─── Alıntılanan Metin
Suçlu ararken…

Tayfun Çağra

 

Mont Pelerin sonrası yine umutsuzluk çöktü filizlenmeye çalışan heyecanın üzerine…
‘Taraflardan hangisi suçlu’ arayışına girerken, Türk tarafı mı, Rum tarafı mı suçlu diye suçlu ararken bir kez daha yanlışa giriyoruz gibi geliyor bana…
Suçlu aramamak, görüşmeler nereden koptu, niçin koptu, bu kopuşun nedeni nasıl ortadan kaldırılır onun üzerine yoğunlaşmak ve süreci devam ettirmek gerekirken, birilerini mahkûm etmeye çalışmak yanlışına düşmemek gerekiyor.
Görüşme masasının psikolojisini o masada olmayanlar bilmezler. Üzerlerinde olan baskının da muhatabı o masada oturanlardır. İster toplumlardan gelen baskılar olsun, isterse ‘anavatan’lardan gelen baskılar olsun… “Liderler cesaretli olmalılar” derken dışarıdan, içeridekiler için o kadar kolay olmayabilir o cesareti gösterebilmek.
Her şey o masada cesaret gösterip, başkalarına kulak tıkayıp “anlaştık” deyip kalkılacak kadar kolay değildir diye düşünüyorum ama şimdilik kopan sürecin yeniden başlatılabilmesi için gelen baskıları yumuşatmak gerektiğini de söylemek gerek.
──────
─── Verilen Bilgiler
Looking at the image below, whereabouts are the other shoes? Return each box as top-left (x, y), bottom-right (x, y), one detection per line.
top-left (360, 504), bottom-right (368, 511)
──────
**Yapmanız Gereken:**
Lütfen alıntılanan metnin "Mont Pelerin sonrası" sözcüklerini içeren yerle açılıp "yanlışına düşmemek gerekiyor." ile kapanan kısmını hiç değiştirmeden yeniden yazın. Bu materyali kullanmanız gerekmiyor.

**Alıştırmanın Yanıtı:**
Mont Pelerin sonrası yine umutsuzluk çöktü filizlenmeye çalışan heyecanın üzerine…
‘Taraflardan hangisi suçlu’ arayışına girerken, Türk tarafı mı, Rum tarafı mı suçlu diye suçlu ararken bir kez daha yanlışa giriyoruz gibi geliyor bana…
Suçlu aramamak, görüşmeler nereden koptu, niçin koptu, bu kopuşun nedeni nasıl ortadan kaldırılır onun üzerine yoğunlaşmak ve süreci devam ettirmek gerekirken, birilerini mahkûm etmeye çalışmak yanlışına düşmemek gerekiyor.